The human race has had a long history of lifestyle transition. Chief among them is the big leap from hunting-gathering to farming – one of mankind’s most significant milestones. Ancient humans were once used to harvesting food in the wild, and survived by fishing and hunting, but an incoming progress arrived in the form of farming, and from Western Asia, quickly spread across Europe and to other parts of the globe. It’s widely regarded by modern people as a welcome change. However, the sudden lifestyle revolution courts the question: What happened when hunter-gatherers first encountered the farmers?
Early humans weren’t exactly split into two societies
Ancient farmers and hunter-gatherers may have had a much deeper relationship than previously assumed, according to a recently published study in the journal Current Biology. Researchers at the University of Potsdam in Germany revealed DNA evidence suggesting the two very different communities actually lived side by side, had Sexual Relationships and eventually bore children.
The team of scientists, spearheaded by Gloria Gonzales-Fortes, analyzed the genomes of four individuals who lived in what is now Romania’s Danube River basin between 8,800 and 5,400 years ago.

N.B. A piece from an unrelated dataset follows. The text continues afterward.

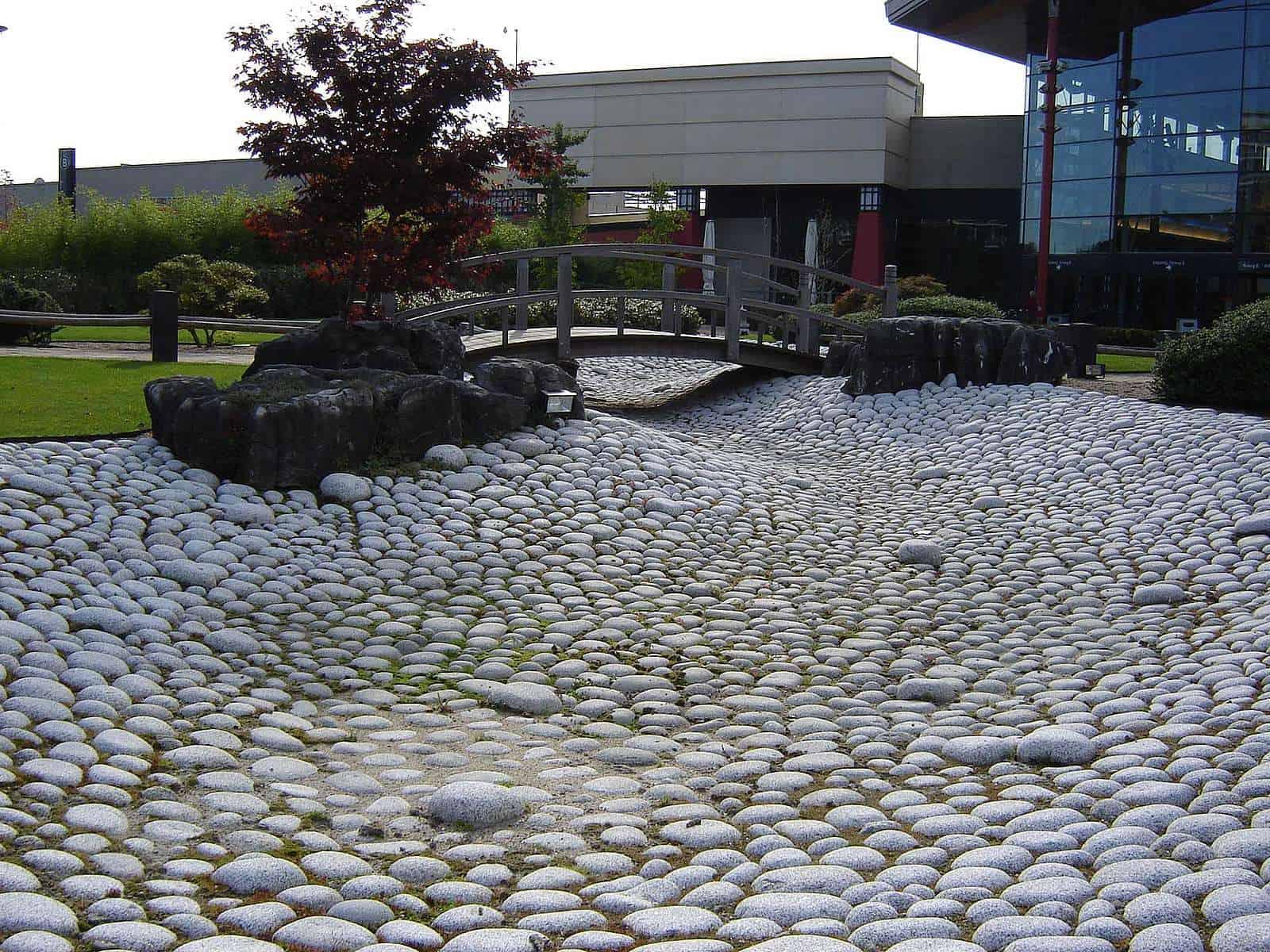 Asiatischer Steingarten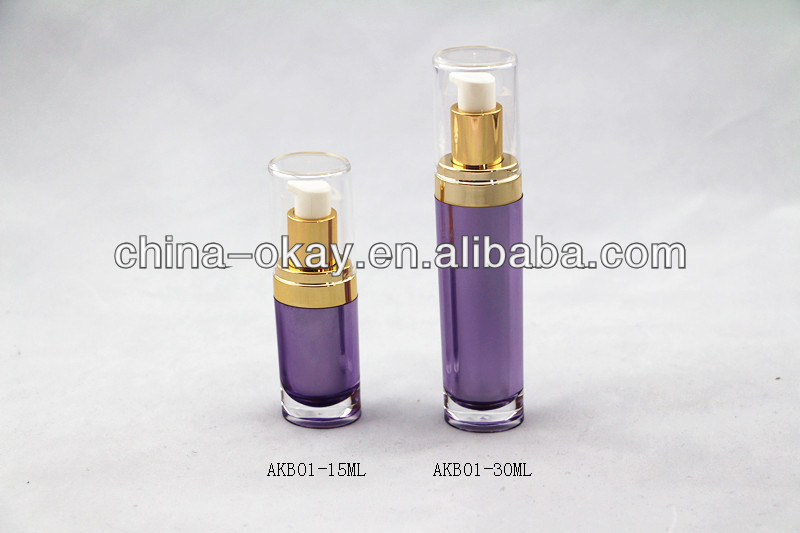 Oval Lotion Bottle Elegant Cosmetic Set/Luxury Gold Cosmetic Packaging 15ml 30ml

What they found out will completely change our views regarding the two societies – they may have lived together and produced children in spite of huge cultural differences.
The evidence adds complexities to the time immemorial debate regarding the Neolithic transition – on how early human beings made the switch from hunting and gathering into farming. The argument imposes two different concepts, whether it was the movement of ideas or movement of people that started the crossover.
A more nuanced picture of how farming spread across Europe
What’s known to most is that farmers from Anatolia eventually outcompeted local hunter-gatherers, which resulted to the latter dying out. Another study also suggested that hunter-gatherers weren’t exactly taken over by farmers – rather, they simply adopted farming.
The reason why Gonzales-Fortes and her team of international scientist’s study is so important is because it has shaken what the whole world is accustomed to knowing.
What resulted from the genetic analysis is that one individual dated to 5,300 years ago, turned to be 60 percent hunter-gatherer and 40 percent Anatolian farmer. To put it bluntly, our ancient ancestors didn’t just co-exist to swap ideas or trade objects – they actually had sex, had kids, and this went on for generations.
Although the results provide evidence for admixture between these communities, it’s still unclear whether it resulted from the incoming farmers establishing their own communities into which the hunter-gatherers mixed or from small numbers of farmers joining existing hunter-gatherer communities.
“We were fascinated by the high levels of integration between the two communities as reconstructed from our ancient DNA data,” said Michael Hofreiter, one of the paper’s authors.